知夏说:“把钱还我吧,我不走了。”阿达盯着她,他身上仿佛有看不见的火焰,喷射得知夏频频后退,她习惯了阿达的大吼大叫,她盼着他赶紧大吼大叫,就是不要这样安静地盯着她。可阿达始终没有吼叫,却把一张银行卡递到她面前,说:“50万,我帮你存了。
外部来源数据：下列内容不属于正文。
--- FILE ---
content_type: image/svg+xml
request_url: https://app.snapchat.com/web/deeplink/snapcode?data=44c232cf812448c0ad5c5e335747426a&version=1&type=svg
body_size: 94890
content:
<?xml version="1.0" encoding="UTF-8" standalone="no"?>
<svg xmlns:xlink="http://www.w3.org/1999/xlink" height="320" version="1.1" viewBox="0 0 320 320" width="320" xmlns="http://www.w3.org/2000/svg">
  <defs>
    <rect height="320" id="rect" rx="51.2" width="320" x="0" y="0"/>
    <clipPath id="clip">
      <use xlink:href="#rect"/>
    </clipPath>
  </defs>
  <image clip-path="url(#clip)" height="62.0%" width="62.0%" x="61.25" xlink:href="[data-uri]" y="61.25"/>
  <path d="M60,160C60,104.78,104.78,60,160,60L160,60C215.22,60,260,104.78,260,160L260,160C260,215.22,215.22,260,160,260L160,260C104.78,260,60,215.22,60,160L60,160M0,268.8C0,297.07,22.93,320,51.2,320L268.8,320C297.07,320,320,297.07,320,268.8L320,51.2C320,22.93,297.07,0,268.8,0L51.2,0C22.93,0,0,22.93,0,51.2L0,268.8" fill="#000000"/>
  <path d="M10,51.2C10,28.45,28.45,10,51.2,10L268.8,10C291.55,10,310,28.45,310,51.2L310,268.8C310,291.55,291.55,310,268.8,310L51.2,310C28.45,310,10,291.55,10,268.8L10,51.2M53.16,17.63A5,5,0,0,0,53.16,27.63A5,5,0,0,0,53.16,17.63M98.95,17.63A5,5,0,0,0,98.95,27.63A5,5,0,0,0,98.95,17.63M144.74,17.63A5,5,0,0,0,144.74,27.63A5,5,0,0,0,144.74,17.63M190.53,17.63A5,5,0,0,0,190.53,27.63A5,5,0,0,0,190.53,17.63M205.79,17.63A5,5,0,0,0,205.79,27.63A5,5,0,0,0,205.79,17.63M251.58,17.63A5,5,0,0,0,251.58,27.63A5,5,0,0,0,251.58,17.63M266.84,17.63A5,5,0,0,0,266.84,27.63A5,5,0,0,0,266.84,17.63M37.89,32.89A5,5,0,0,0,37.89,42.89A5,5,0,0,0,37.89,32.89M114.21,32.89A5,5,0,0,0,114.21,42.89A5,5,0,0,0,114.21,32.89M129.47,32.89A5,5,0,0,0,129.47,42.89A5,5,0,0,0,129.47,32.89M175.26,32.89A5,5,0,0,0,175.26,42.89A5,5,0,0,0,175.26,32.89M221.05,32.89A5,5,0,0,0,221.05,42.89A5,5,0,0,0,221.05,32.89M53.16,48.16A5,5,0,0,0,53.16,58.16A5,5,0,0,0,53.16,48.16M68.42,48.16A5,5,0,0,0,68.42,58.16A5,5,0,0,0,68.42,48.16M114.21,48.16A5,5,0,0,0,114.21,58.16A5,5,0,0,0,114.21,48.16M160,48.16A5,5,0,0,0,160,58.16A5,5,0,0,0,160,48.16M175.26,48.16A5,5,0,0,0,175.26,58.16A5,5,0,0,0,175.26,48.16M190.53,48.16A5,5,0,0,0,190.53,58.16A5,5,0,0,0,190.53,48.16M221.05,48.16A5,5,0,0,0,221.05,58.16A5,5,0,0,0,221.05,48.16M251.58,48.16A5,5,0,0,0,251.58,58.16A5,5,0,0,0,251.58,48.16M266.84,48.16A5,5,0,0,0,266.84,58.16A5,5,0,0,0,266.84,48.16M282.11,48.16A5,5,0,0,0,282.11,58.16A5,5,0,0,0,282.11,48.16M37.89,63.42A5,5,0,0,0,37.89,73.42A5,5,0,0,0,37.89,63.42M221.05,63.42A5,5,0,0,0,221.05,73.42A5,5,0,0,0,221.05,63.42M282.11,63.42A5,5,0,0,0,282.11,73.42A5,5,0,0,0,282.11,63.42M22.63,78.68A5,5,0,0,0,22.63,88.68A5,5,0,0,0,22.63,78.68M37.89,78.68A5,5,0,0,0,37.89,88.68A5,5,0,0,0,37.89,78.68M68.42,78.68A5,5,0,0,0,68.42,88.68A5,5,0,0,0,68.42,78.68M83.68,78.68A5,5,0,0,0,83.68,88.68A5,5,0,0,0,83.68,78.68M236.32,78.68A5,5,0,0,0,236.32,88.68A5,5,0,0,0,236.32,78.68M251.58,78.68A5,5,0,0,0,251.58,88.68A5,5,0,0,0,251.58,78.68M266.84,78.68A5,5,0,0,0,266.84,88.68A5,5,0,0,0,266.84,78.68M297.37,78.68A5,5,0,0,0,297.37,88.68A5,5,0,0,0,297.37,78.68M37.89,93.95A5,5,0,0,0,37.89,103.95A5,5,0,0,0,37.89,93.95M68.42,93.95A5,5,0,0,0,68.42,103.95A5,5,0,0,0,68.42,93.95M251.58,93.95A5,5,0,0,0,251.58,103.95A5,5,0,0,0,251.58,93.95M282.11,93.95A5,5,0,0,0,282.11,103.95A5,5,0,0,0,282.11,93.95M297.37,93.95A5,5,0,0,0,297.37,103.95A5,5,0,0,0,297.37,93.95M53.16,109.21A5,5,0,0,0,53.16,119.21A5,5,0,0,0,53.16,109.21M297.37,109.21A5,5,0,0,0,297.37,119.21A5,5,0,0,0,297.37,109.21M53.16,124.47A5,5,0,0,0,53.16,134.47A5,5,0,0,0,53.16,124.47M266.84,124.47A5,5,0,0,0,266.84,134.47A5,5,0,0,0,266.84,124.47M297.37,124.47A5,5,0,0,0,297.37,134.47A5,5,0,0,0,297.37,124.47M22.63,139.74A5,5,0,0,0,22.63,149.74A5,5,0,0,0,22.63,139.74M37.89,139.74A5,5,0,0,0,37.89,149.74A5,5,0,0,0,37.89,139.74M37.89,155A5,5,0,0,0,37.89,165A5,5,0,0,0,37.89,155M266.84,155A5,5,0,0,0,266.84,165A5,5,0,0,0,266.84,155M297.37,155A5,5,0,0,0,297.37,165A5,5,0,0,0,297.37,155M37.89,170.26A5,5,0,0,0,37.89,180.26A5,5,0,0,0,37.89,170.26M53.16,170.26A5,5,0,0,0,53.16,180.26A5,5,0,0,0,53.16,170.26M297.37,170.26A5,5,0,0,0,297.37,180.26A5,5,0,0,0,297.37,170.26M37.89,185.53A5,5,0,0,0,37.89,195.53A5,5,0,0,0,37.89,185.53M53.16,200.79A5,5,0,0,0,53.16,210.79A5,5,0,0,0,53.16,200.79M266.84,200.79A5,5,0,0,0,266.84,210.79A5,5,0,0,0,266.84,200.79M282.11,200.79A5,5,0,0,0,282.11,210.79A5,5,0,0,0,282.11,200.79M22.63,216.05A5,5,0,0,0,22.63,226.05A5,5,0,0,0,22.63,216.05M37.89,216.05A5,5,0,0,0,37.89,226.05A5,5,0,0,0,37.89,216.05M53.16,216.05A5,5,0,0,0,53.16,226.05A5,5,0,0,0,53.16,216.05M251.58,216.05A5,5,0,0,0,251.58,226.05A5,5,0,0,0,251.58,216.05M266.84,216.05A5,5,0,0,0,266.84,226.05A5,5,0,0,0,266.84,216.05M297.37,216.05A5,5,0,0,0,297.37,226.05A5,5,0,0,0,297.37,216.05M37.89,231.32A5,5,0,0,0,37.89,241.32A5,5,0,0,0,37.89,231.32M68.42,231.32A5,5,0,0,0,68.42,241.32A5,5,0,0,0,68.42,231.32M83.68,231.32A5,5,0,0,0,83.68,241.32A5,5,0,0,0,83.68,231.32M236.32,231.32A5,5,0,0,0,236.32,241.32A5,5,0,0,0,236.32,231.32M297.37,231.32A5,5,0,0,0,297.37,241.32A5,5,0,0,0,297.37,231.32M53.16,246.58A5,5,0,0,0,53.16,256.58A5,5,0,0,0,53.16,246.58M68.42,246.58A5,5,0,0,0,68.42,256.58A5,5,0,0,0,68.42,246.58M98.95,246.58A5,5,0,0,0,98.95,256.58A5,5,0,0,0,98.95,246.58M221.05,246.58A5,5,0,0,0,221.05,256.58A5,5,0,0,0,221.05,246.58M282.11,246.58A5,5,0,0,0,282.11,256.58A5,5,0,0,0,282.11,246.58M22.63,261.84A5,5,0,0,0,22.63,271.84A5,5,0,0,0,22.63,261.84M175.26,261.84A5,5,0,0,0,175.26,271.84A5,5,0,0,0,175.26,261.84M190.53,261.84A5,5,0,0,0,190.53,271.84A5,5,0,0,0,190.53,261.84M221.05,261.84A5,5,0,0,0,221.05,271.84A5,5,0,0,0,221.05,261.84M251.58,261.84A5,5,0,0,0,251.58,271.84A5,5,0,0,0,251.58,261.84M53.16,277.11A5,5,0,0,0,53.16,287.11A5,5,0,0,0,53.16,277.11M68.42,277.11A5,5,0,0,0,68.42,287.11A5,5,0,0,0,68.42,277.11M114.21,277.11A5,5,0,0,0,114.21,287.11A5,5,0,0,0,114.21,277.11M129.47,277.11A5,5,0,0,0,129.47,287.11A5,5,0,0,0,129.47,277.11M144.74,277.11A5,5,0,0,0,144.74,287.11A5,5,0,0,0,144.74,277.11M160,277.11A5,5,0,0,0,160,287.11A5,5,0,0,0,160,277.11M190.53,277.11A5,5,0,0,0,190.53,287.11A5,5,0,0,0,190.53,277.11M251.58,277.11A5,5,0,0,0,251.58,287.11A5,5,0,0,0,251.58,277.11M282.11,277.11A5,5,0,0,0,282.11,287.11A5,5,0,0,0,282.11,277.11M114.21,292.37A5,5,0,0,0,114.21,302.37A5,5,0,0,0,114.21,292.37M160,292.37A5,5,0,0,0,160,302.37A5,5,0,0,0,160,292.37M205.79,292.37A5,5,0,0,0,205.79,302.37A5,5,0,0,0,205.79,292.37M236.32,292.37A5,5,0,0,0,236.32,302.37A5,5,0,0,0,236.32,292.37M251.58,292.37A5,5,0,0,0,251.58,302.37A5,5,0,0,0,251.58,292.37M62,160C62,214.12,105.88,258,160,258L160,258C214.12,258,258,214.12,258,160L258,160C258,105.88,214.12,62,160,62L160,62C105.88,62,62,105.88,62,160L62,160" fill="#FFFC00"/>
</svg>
”知夏接过卡,深吸一口气,说:“我去做饭。”她在厨房门口被阿达拦住,阿达轻而坚定地说:“滚。”
于是知夏只能滚了,滚的时候,没有忘记拿上老贺的50万元。她拦了一辆出租车,直奔老贺楼下。她上楼,敲门敲很久都没开,只好下楼,太阳正烈,晒得她头昏眼花,买了一瓶水,倚在干杂店的冰柜旁失神落魄。却听得干杂店老板与人闲谈,说那幢楼昨天死人了,有个男人被人骗走50万元,儿子又生病没钱治,于是从阳台上跳了下去。
知夏努力把手支在冰柜上,可是身体抖得厉害,怎么都扶不稳。她盯着那个阳台,盯了许久,于是真的看见老贺飞翔的身体,像一只绝望的大鸟,向她呼啸而来。